Stored items
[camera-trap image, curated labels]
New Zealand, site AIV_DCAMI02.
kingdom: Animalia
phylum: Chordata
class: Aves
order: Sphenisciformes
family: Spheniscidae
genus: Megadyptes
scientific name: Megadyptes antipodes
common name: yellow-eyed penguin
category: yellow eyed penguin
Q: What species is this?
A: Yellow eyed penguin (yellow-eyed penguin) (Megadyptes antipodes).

--

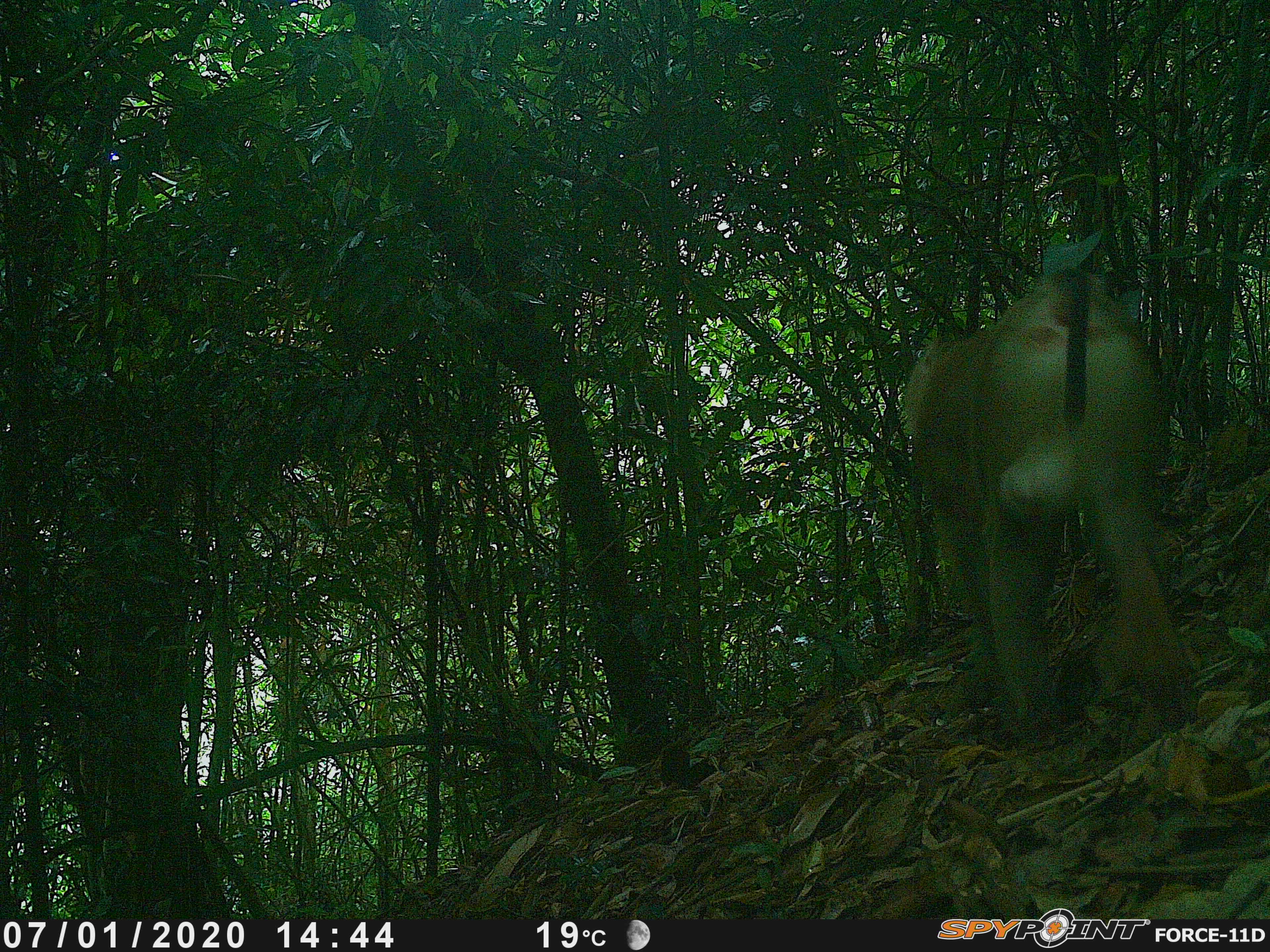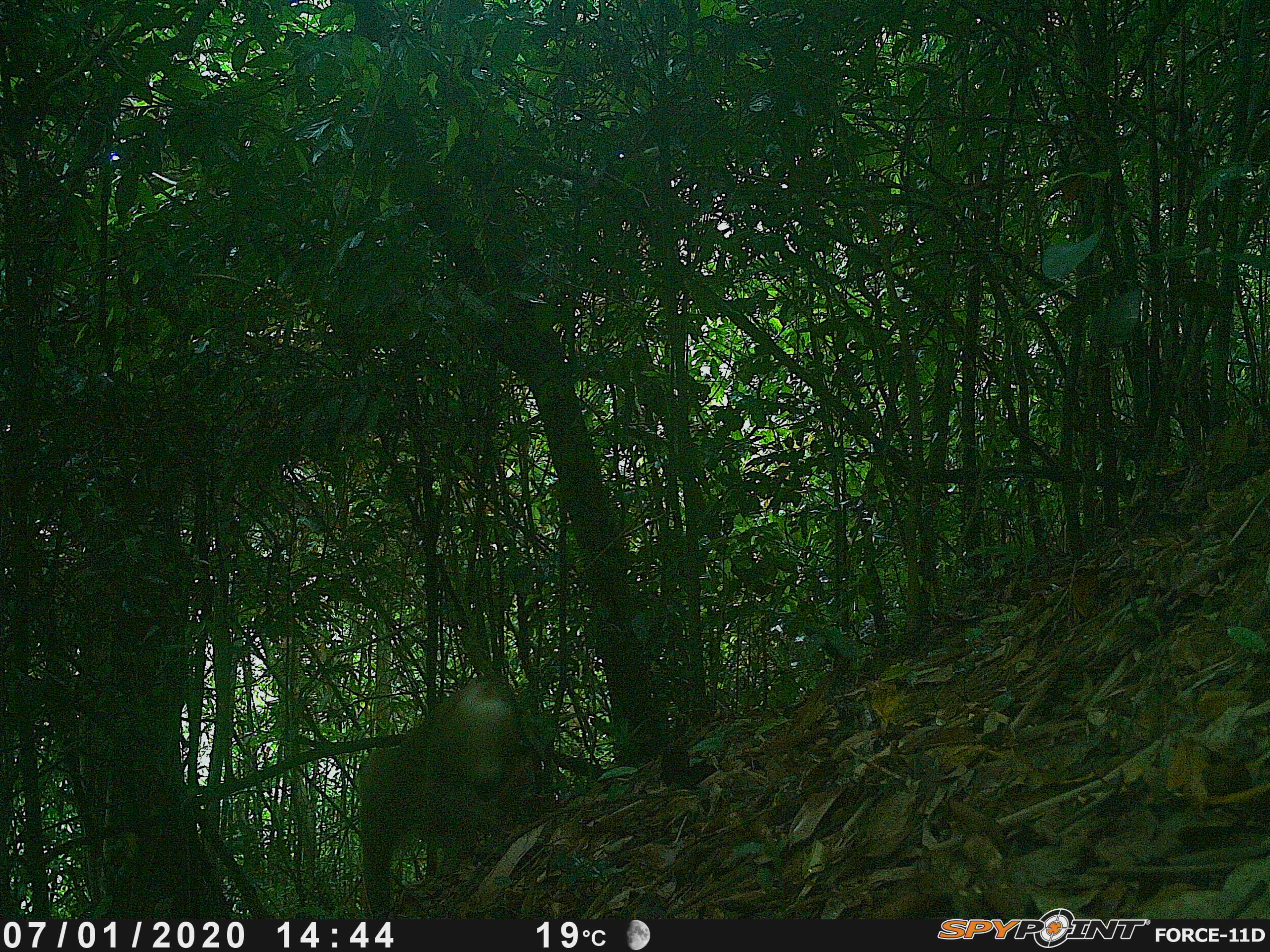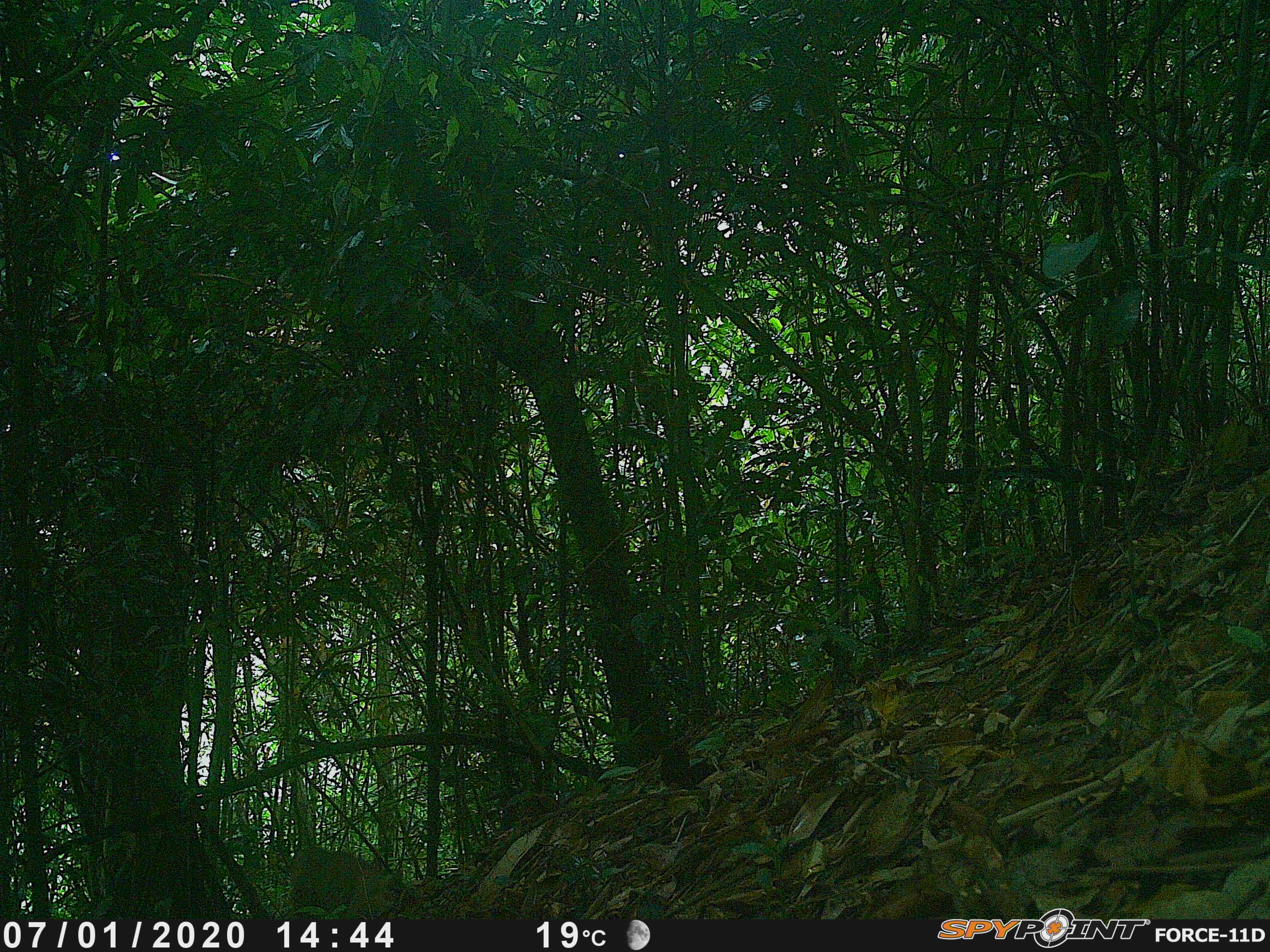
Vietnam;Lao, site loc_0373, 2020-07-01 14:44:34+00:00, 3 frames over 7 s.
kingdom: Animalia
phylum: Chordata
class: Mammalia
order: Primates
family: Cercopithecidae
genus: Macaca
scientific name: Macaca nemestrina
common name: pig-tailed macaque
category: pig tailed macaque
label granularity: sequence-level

==

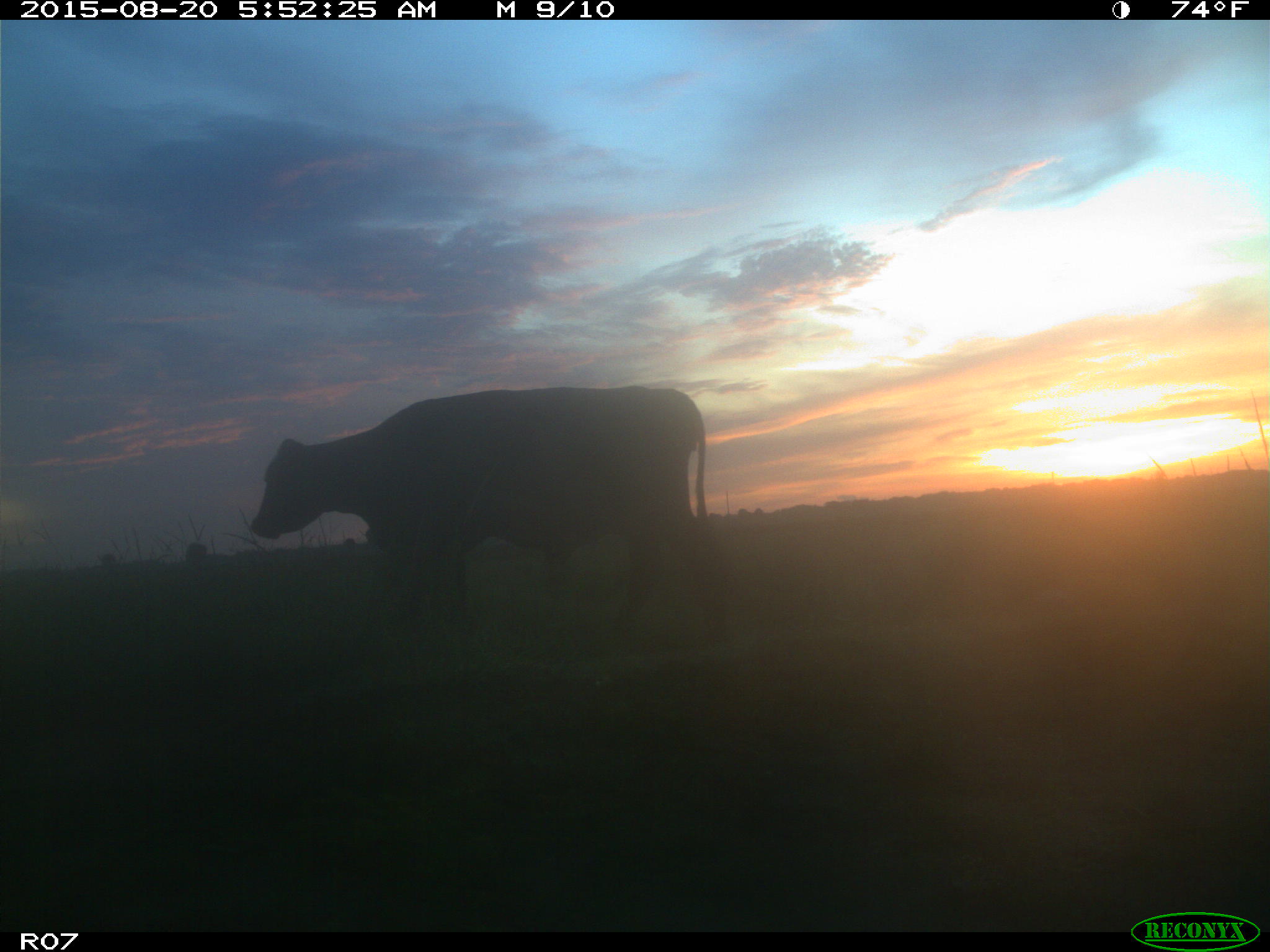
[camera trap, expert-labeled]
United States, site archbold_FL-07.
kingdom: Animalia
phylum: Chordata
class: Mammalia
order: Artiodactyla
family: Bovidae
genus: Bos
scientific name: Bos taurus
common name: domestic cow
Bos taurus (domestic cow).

**About this task**
Look above for the line containing "scientific name: Macaca nemestrina" and the line containing "label granularity: sequence-level". Transcribe both, with the lines between them, exactly.

**Answer section**
scientific name: Macaca nemestrina
common name: pig-tailed macaque
category: pig tailed macaque
label granularity: sequence-level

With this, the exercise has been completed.